Retokenization

定义 Definition

retokenization（再分词/重新切分词元）：在自然语言处理（NLP）中，指把一段文本（或已有的分词结果）重新进行分词/切分为 token 的过程，通常为了匹配某个模型或词表（vocabulary）的要求（如 BPE、WordPiece、SentencePiece），或为对齐不同系统的标注与输入格式。

发音 Pronunciation (IPA)

/ˌriːˌtoʊkənaɪˈzeɪʃən/

例句 Examples

The dataset requires retokenization before training.
这个数据集在训练前需要重新分词。

To align the gold annotations with the model’s subword vocabulary, we performed retokenization and updated all token offsets.
为了让人工标注与模型的子词词表对齐，我们进行了重新分词，并更新了所有词元的偏移位置。

词源 Etymology

由 **re-**（“再、重新”）+ token（“词元/标记”）+ -ization（“……化/过程”）构成，字面意思就是“把文本再 token 化的过程”。该词多见于计算语言学与机器学习工程语境中。

文献与作品 Literary / Notable Works

Sennrich, Haddow & Birch (2016), Neural Machine Translation of Rare Words with Subword Units（子词切分与重切分讨论常与 retokenization 同现）
Kudo & Richardson (2018), SentencePiece: A simple and language independent subword tokenizer and detokenizer for Neural Text Processing
Devlin et al. (2019), BERT: Pre-training of Deep Bidirectional Transformers for Language Understanding（相关实现与复现工作中常提及为匹配 WordPiece 而进行的 retokenization）

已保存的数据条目
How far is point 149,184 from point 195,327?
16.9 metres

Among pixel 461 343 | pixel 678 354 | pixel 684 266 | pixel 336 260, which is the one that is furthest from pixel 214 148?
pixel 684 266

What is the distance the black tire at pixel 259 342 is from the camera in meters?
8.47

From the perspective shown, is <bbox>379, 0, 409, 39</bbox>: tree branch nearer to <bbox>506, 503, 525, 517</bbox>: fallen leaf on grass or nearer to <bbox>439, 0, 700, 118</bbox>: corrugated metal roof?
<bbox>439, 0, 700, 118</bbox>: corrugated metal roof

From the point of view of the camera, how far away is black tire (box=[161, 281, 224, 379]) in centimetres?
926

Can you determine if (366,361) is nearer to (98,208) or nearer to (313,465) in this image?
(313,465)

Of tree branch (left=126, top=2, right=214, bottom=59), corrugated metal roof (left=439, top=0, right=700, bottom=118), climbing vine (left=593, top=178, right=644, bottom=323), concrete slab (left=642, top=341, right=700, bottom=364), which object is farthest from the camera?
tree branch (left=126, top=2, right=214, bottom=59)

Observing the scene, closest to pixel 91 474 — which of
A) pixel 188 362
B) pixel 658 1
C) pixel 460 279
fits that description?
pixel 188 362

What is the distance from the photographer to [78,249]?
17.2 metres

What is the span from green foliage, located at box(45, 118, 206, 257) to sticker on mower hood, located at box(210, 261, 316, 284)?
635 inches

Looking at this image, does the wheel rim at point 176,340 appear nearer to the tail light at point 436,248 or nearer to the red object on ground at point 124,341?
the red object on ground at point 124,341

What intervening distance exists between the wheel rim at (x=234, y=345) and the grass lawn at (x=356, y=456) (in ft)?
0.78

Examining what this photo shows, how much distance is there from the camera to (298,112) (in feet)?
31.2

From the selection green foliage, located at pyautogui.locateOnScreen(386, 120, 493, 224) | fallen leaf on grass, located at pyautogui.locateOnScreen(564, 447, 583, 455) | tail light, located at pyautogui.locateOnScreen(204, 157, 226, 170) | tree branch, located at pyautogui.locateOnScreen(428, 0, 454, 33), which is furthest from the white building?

> _任务说明_:
a) 把讲“retokenization”这个词的文本一字不差地完整抄一遍。
b) 在数据条目里，从含有“Observing the scene, closest”的那一行到含有“17.2 metres”的那一行（首尾两行都算），把“photographer”换成“camera”，其余内容保持不变，只写出这几行。
前面的文本和数据条目是两份互不相关的材料。

> _任务答案_:
a)
Retokenization

定义 Definition

retokenization（再分词/重新切分词元）：在自然语言处理（NLP）中，指把一段文本（或已有的分词结果）重新进行分词/切分为 token 的过程，通常为了匹配某个模型或词表（vocabulary）的要求（如 BPE、WordPiece、SentencePiece），或为对齐不同系统的标注与输入格式。

发音 Pronunciation (IPA)

/ˌriːˌtoʊkənaɪˈzeɪʃən/

例句 Examples

The dataset requires retokenization before training.
这个数据集在训练前需要重新分词。

To align the gold annotations with the model’s subword vocabulary, we performed retokenization and updated all token offsets.
为了让人工标注与模型的子词词表对齐，我们进行了重新分词，并更新了所有词元的偏移位置。

词源 Etymology

由 **re-**（“再、重新”）+ token（“词元/标记”）+ -ization（“……化/过程”）构成，字面意思就是“把文本再 token 化的过程”。该词多见于计算语言学与机器学习工程语境中。

文献与作品 Literary / Notable Works

Sennrich, Haddow & Birch (2016), Neural Machine Translation of Rare Words with Subword Units（子词切分与重切分讨论常与 retokenization 同现）
Kudo & Richardson (2018), SentencePiece: A simple and language independent subword tokenizer and detokenizer for Neural Text Processing
Devlin et al. (2019), BERT: Pre-training of Deep Bidirectional Transformers for Language Understanding（相关实现与复现工作中常提及为匹配 WordPiece 而进行的 retokenization）

b)
Observing the scene, closest to pixel 91 474 — which of
A) pixel 188 362
B) pixel 658 1
C) pixel 460 279
fits that description?
pixel 188 362

What is the distance from the camera to [78,249]?
17.2 metres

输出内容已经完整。